I look at raising money as a necessity for most fast-growing tech businesses. The truth is that generally you need to move faster in the world of technology than you do in most other industries and it is normally not possible to do this organically.

Raising money can help a business to accelerate its progress and take advantage of being early into a market. And it shouldn’t just provide an injection of cash, although this is clearly the main benefit – a good investor should also provide additional value to the business in terms of support, guidance and connections.
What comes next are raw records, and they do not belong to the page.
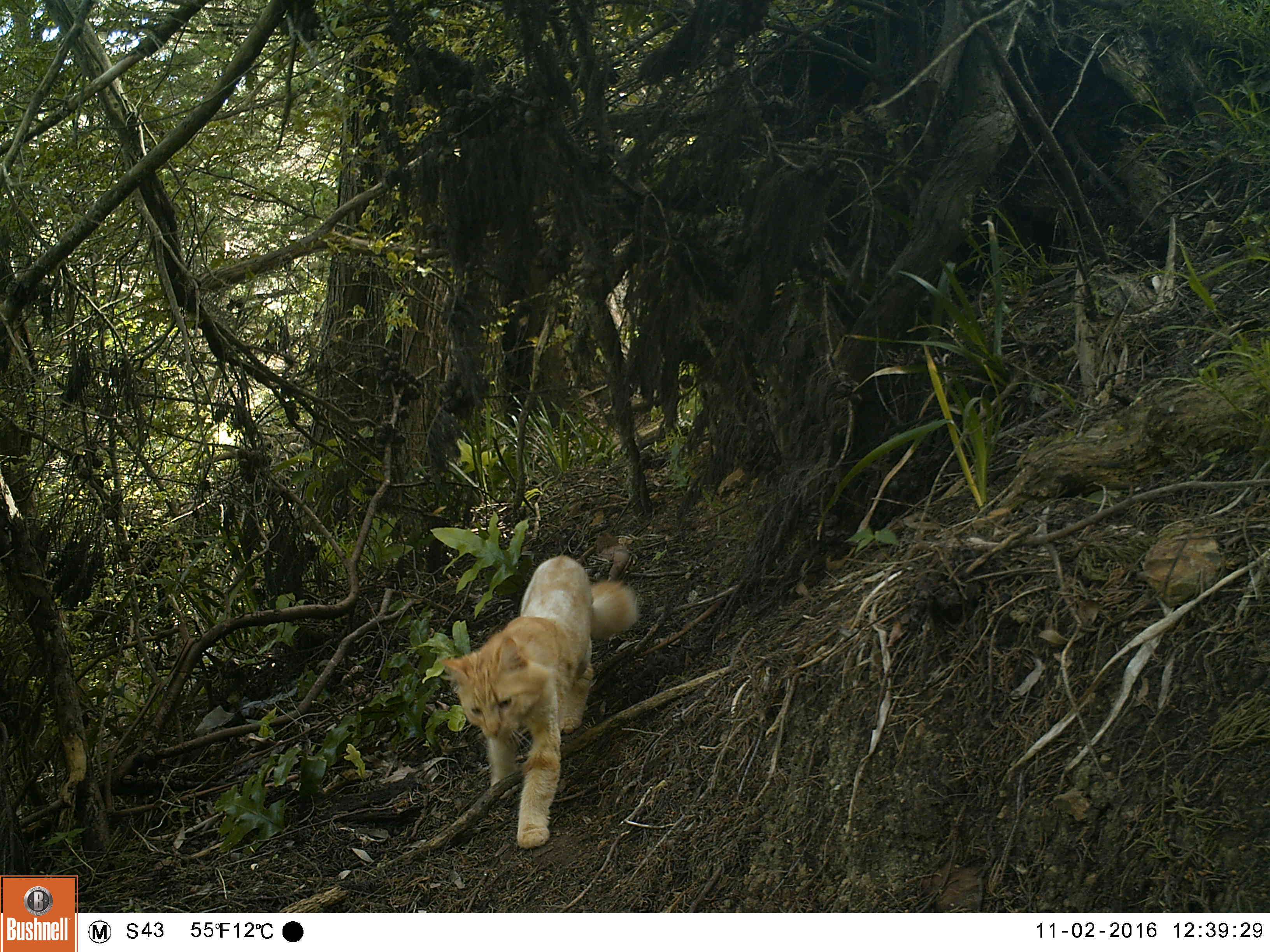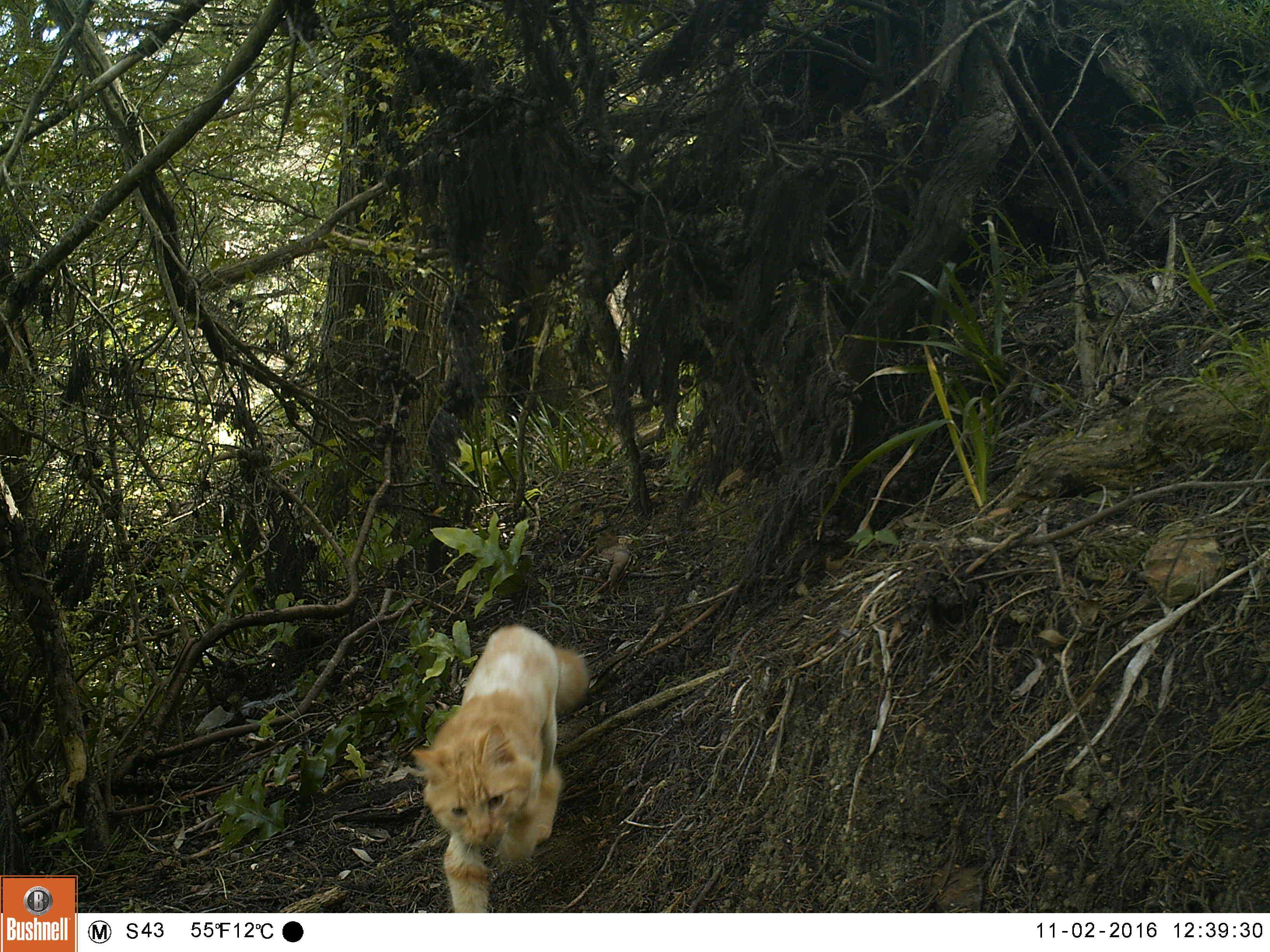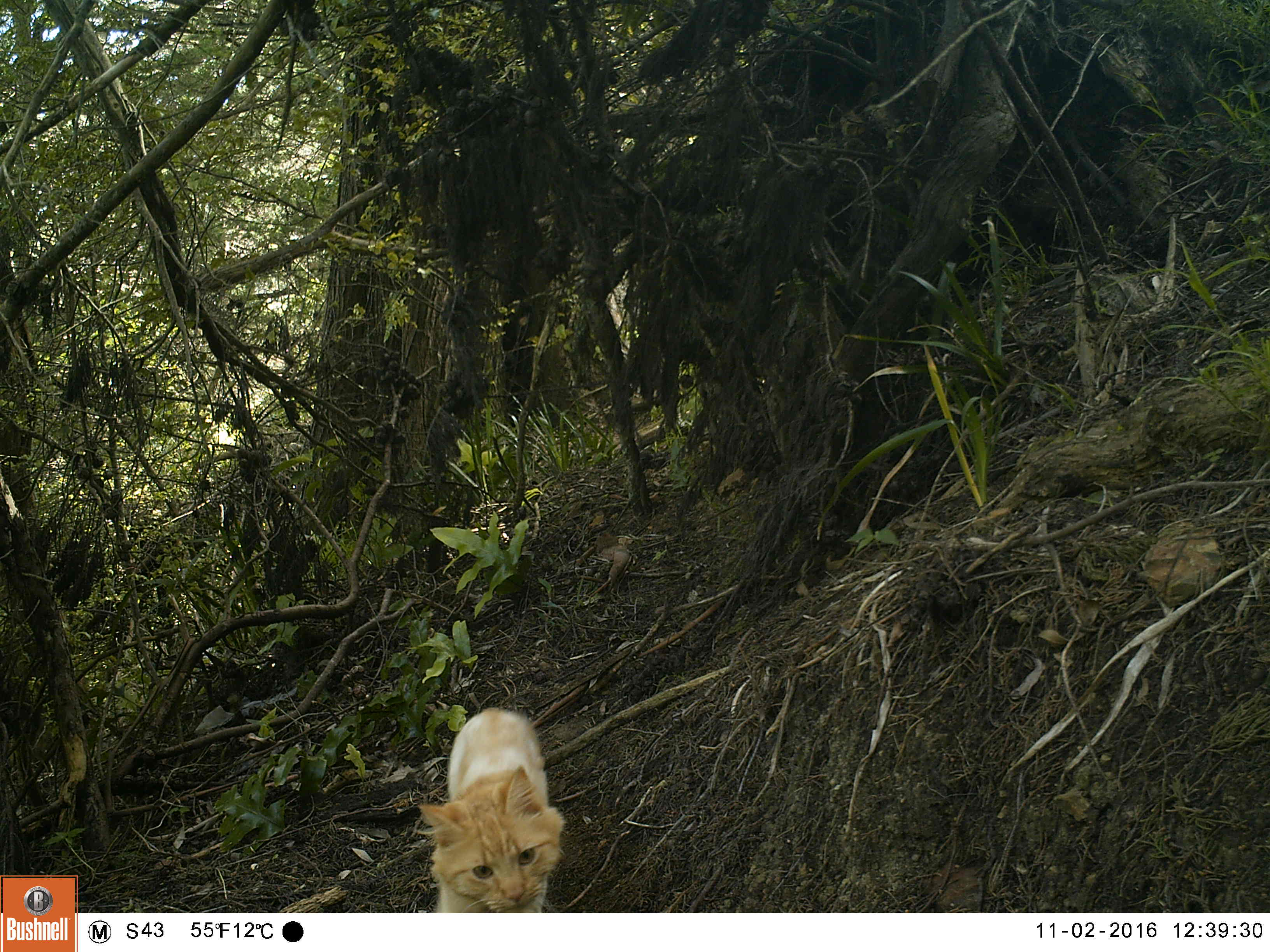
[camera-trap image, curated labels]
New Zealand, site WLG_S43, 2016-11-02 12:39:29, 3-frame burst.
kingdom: Animalia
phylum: Chordata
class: Mammalia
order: Carnivora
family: Felidae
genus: Felis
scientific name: Felis catus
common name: domestic cat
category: cat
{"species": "cat (domestic cat) (Felis catus)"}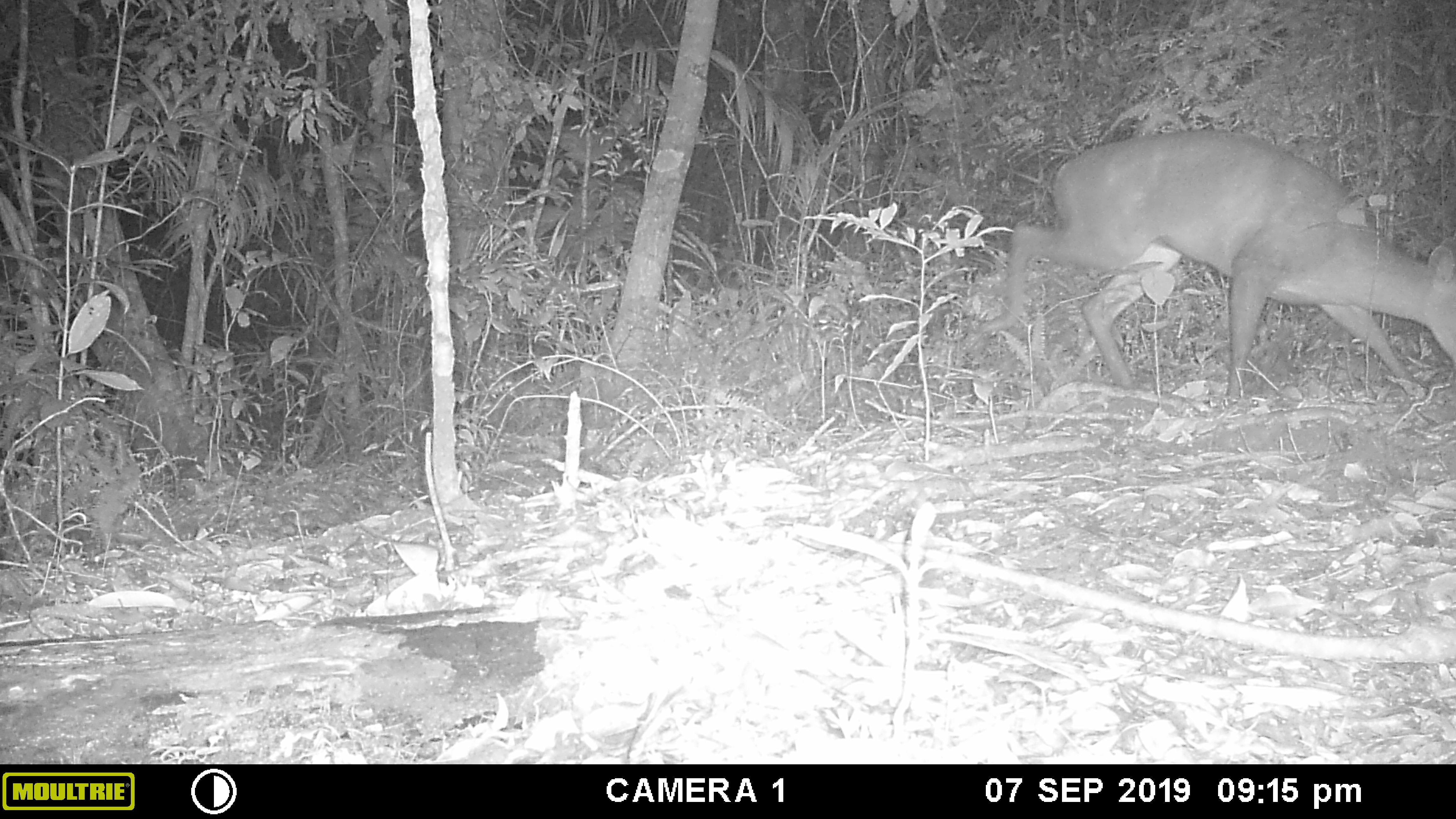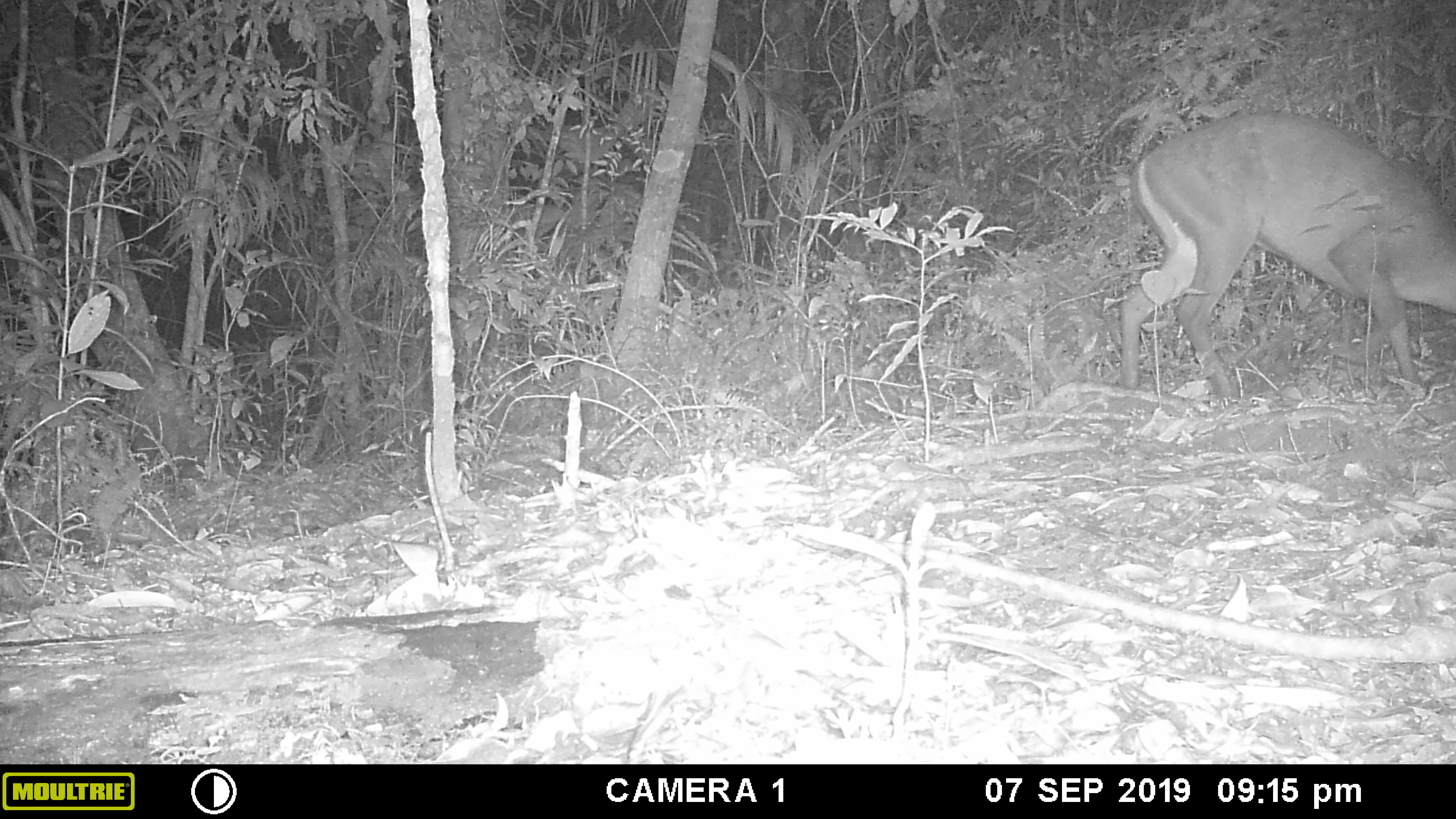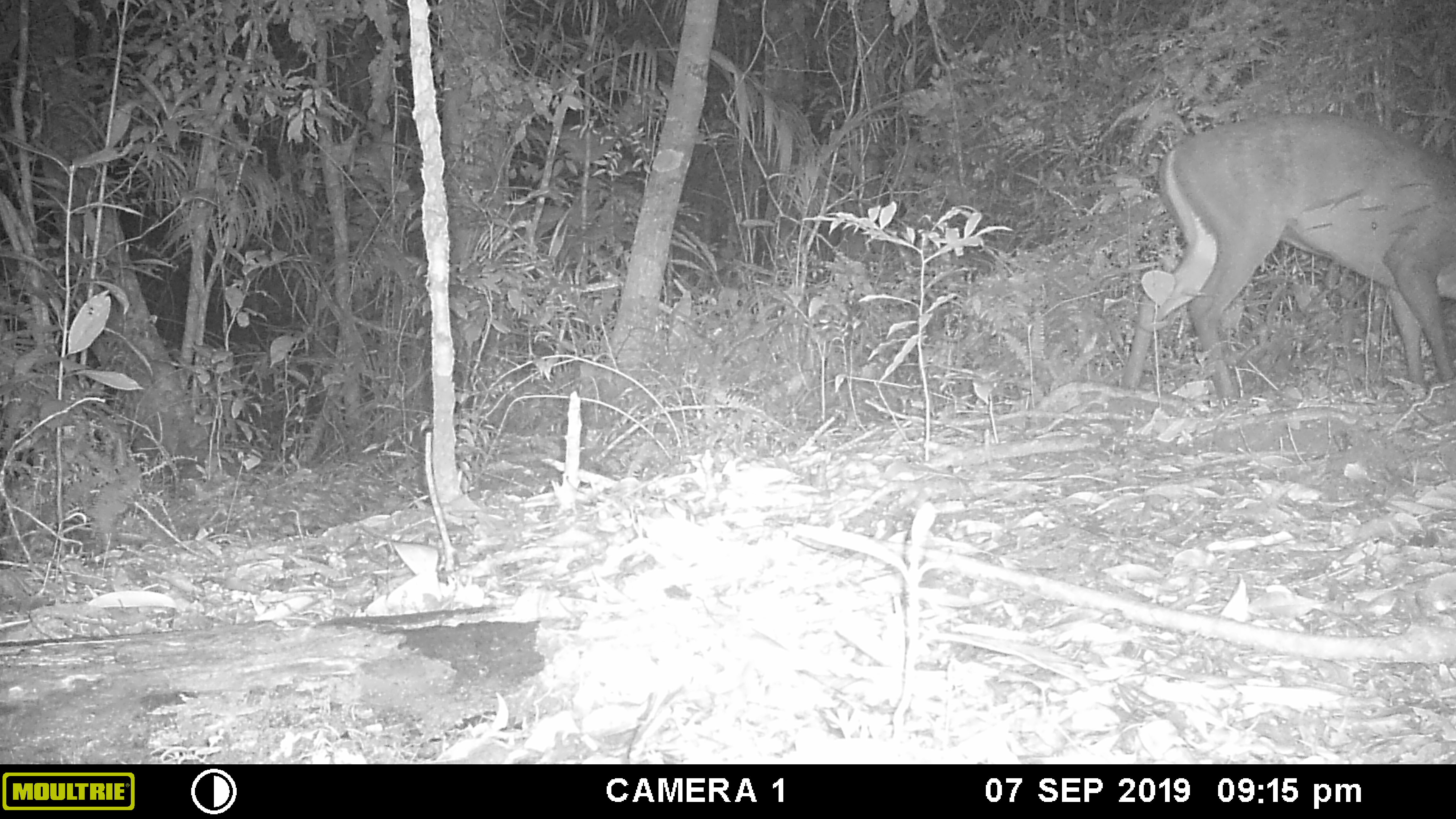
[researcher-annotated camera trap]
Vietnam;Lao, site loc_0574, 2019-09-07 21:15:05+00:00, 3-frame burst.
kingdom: Animalia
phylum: Chordata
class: Mammalia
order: Artiodactyla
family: Cervidae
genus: Muntiacus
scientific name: Muntiacus rooseveltorum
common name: roosevelt's muntjac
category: roosevelts muntjac group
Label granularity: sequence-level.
My advice when raising money is to raise more money than you need and also to raise it from the right people. Raising money is time consuming and financial projections are generally too optimistic and it’s for these reasons I’d try to raise more money than you think you need, assuming it’s available.

At MessageLabs we raised $30M from US based investors but only about half this amount was built into our ambitious expansion plans and associated cash projections – we didn’t know how we were going to use the rest of it but we were certainly pleased we took it when we did. We raised the money for MessageLabs in 2000, after only 18 months, but there was such momentum in the business and the   overall market for any Internet-based business that we were able to achieve a great valuation and choose from a long line of VC’s. It then turned out that it took a lot longer and cost more than we had expected to scale the business globally. One of the reasons for this was that we made our share of misteps along the way – one of which was an over-reliance on channel partners to sell the service that didn’t work so well when it comes to selling a SaaS service and another was that we needed to completely rethink the architecture of our service in the face of the huge growth in email volumes we were processing. But, most importantly, it’s just a reality of life that things generally take longer and cost more than you imagine they will.